(Stored items)

^^^^^^^^

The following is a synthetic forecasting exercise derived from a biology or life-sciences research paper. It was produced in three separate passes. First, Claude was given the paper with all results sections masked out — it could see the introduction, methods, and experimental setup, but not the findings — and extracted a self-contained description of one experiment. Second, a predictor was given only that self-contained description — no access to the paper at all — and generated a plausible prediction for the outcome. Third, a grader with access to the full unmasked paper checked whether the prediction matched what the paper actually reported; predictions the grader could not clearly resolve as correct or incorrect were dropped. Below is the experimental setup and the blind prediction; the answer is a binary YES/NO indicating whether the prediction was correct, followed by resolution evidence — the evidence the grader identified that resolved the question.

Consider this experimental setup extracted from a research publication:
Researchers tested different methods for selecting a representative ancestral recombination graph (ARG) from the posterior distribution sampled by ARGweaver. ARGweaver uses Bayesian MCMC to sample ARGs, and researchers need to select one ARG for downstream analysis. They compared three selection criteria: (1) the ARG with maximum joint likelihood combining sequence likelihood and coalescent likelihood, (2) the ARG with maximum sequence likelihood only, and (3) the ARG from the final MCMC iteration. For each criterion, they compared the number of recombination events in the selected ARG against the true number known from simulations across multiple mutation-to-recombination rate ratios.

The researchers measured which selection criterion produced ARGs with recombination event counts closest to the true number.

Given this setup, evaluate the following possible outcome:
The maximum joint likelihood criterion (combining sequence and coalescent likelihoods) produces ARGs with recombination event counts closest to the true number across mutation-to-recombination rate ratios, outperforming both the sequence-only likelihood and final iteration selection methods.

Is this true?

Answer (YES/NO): NO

^^^^^^^^

Print every record above exactly as it was given.

## SOLVED PROBLEM:
The following is a synthetic forecasting exercise derived from a biology or life-sciences research paper. It was produced in three separate passes. First, Claude was given the paper with all results sections masked out — it could see the introduction, methods, and experimental setup, but not the findings — and extracted a self-contained description of one experiment. Second, a predictor was given only that self-contained description — no access to the paper at all — and generated a plausible prediction for the outcome. Third, a grader with access to the full unmasked paper checked whether the prediction matched what the paper actually reported; predictions the grader could not clearly resolve as correct or incorrect were dropped. Below is the experimental setup and the blind prediction; the answer is a binary YES/NO indicating whether the prediction was correct, followed by resolution evidence — the evidence the grader identified that resolved the question.

Consider this experimental setup extracted from a research publication:
Researchers tested different methods for selecting a representative ancestral recombination graph (ARG) from the posterior distribution sampled by ARGweaver. ARGweaver uses Bayesian MCMC to sample ARGs, and researchers need to select one ARG for downstream analysis. They compared three selection criteria: (1) the ARG with maximum joint likelihood combining sequence likelihood and coalescent likelihood, (2) the ARG with maximum sequence likelihood only, and (3) the ARG from the final MCMC iteration. For each criterion, they compared the number of recombination events in the selected ARG against the true number known from simulations across multiple mutation-to-recombination rate ratios.

The researchers measured which selection criterion produced ARGs with recombination event counts closest to the true number.

Given this setup, evaluate the following possible outcome:
The maximum joint likelihood criterion (combining sequence and coalescent likelihoods) produces ARGs with recombination event counts closest to the true number across mutation-to-recombination rate ratios, outperforming both the sequence-only likelihood and final iteration selection methods.

Is this true?

Answer (YES/NO): NO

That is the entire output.